Recensione: “Back Street Girls – Gokudolls” di Jasmine Gyuh

L’anime

Il cartone comico trae la sua origine dall’omonimo Manga seinen di 12 tankōbon ideato da Jasmine Gyuh ed editato da Kōdansha sulla rivista Weekly Young Magazine tra marzo 2015 e settembre 2018. In Italia il fumetto è inedito ma i diritti della serie televisiva prodotta per lo Studio J.C.Staff vengono poi acquisiti da Netflix che diffonde i 10 episodi anche nella penisola sia sottotitolato che doppiato da VSI Rome.

L’anime vede alla regia Chiaki Kon che si affida per la composizione a Susumu Yamakawa e per le musiche della colonna sonora a Gesshoku Kaigi. Trasmesso per la prima volta su BS11 a partire da luglio 2018 fino a settembre dello stesso anno, successivamente trasmesso anche su Tokyo MX, MBS, AT-X.

Trama

La storia dalle note molto più che ironiche e paradossali tratta della bizzarra vita di tre ragazzi appartenenti alla Yacuza che vengono puniti dal loro capo Inugane per aver commesso un grave errore: dovranno diventare Idol per soddisfare i desideri recdonditi del loro boss che ha sempre desiderato avere un gruppo tutto per se di giovani cantanti. I tre, Kentaro, Ryo e Kazuhiko, vengono spediti in Thailandia dove si sottopongono ad una innumerevole serie di operazioni chirurgiche che li trasformano in ragazzine – rispettivamente Airi, Mari e Chika. Le tre ragazze subiscono anche un pesante training mentale capace di condizionarle al punto da essere poi in grado di essere credibili come Idol una volta tornate in Giappone.

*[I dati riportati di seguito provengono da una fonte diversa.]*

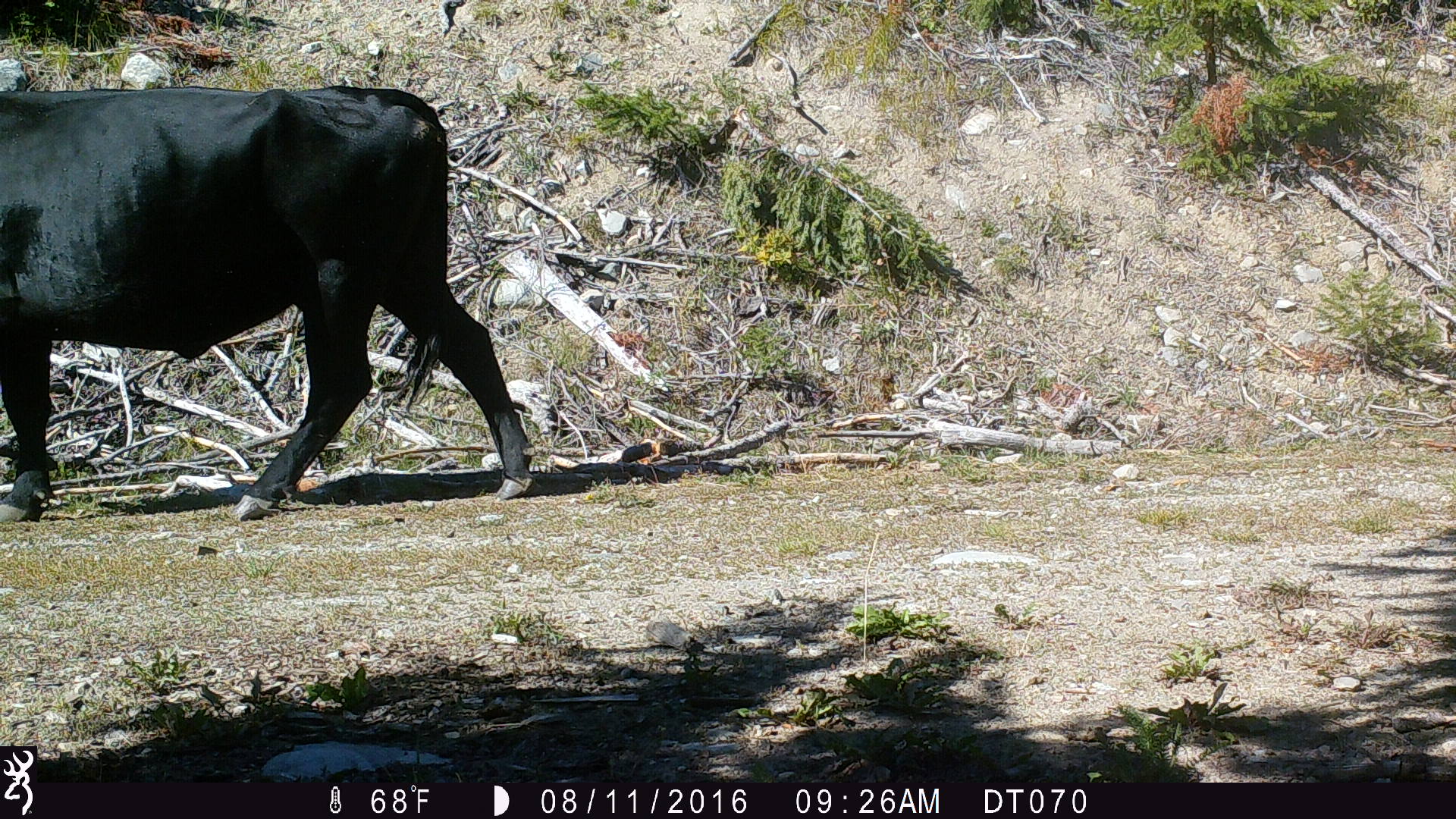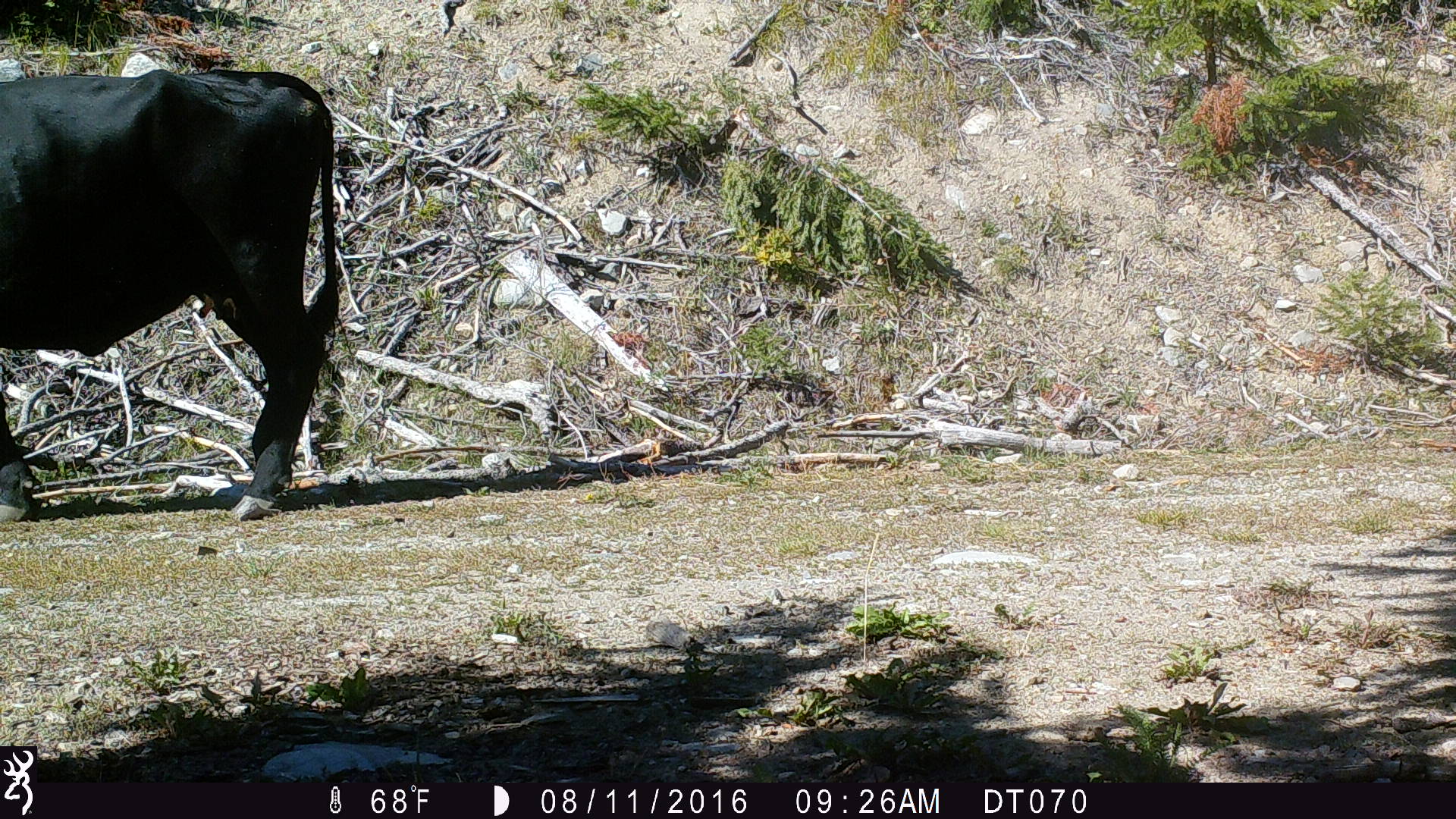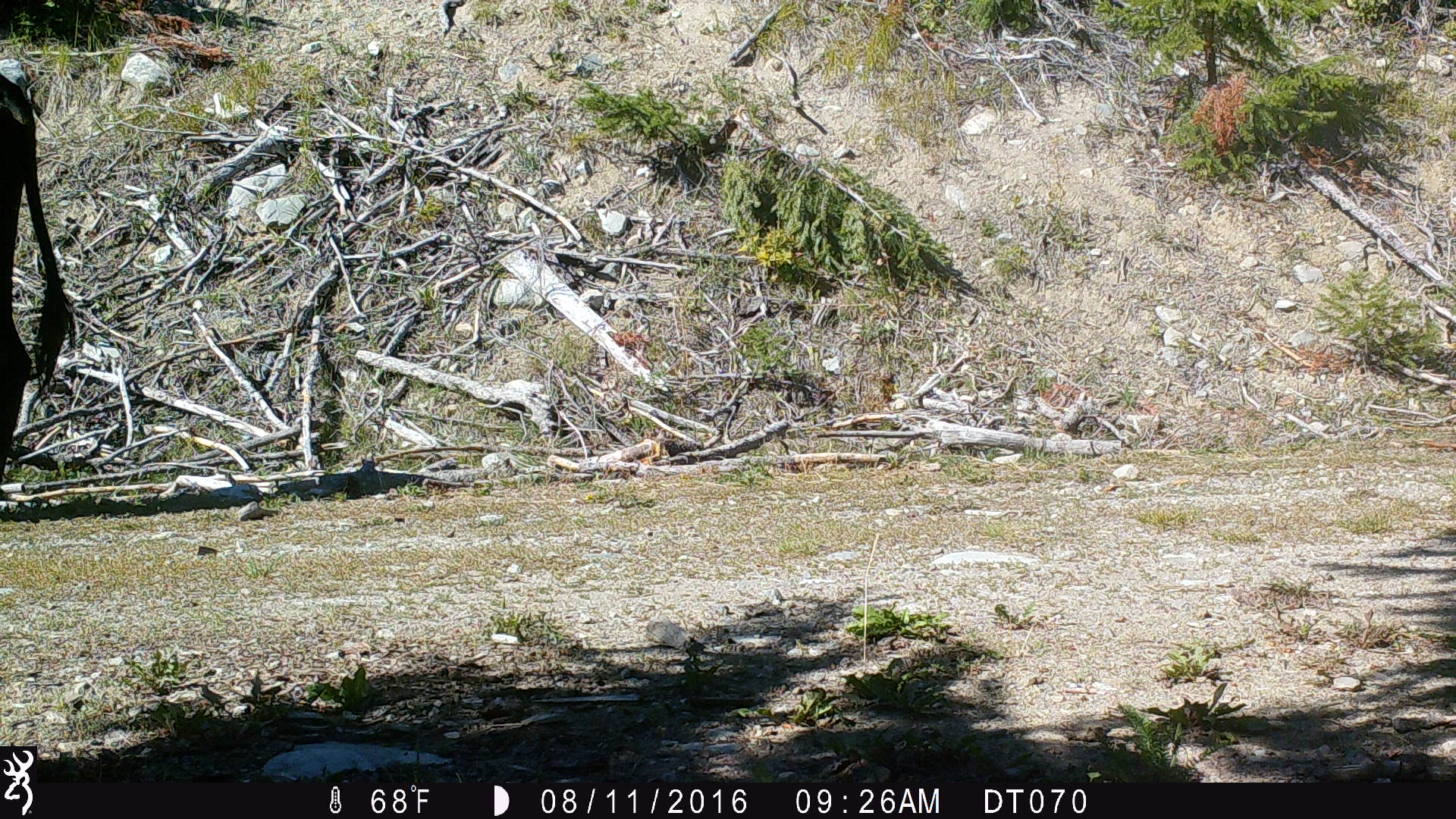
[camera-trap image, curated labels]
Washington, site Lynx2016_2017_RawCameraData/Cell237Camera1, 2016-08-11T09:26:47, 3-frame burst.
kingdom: Animalia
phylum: Chordata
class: Mammalia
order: Artiodactyla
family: Bovidae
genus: Bos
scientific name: Bos taurus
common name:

Rimpatriate, Inugane pare essere molto soddisfatto del risultato ottenuto e le lancia immediatamente nel mondo della musica come Gokudolls ottenendo sin da subito i primi feedback positivi. Questo fa si che lui diventi sempre più esigente nei confronti dei suoi sottoposti che si trovano ad essere sempre più confusi e depressi dalla costrizione al mutamento di sesso – sentono la profonda mancanza del loro organo sessuale e non sono in grado di performare al massimo sul palco.

Per colmare le lacune professionali che queste Idol improvvisate dimostrano, Inugane decide di affiancarle ad un coach professionale noto per le suo doti ma l’uomo non riesce a comprendere la vera natura che si cela dietro a queste ragazze. Questo non fa altro che aggiungere stranezza alla già bizzarra situazione che si colora di imbarazzo, doppisensi e scene esilaranti no-sense.

Opinione personale

Onestamente dovrei essere allibita da quello che i miei occhi hanno dovuto sorbirsi eppure, per quanto paradossale e del tutto senza senso, non mi sono mai divertita tanto guardando un anime. La storia che tiene in piedi tutto il cartone non ha il minimo valore morale e la trama in sé è piena di buchi e priva di un reale filo conduttore tra scene eppure il risultato finale funziona.

Le assurdità che vengono descritte fanno ridere senza un reale motivo a maggior ragione se messe in paragone con un linguaggio scurrile e con scene esilaranti. Ho apprezzato molto anche la totale apertura a tematiche delicate del mondo LGBT e trattate con la medesima leggerezza di tutte le altre senza discriminazioni.

In generale sono felice della visione ma del tutto insoddisfatta del finale troppo aperto quasi come se si trattasse di un’interruzione e non di una reale chiusura.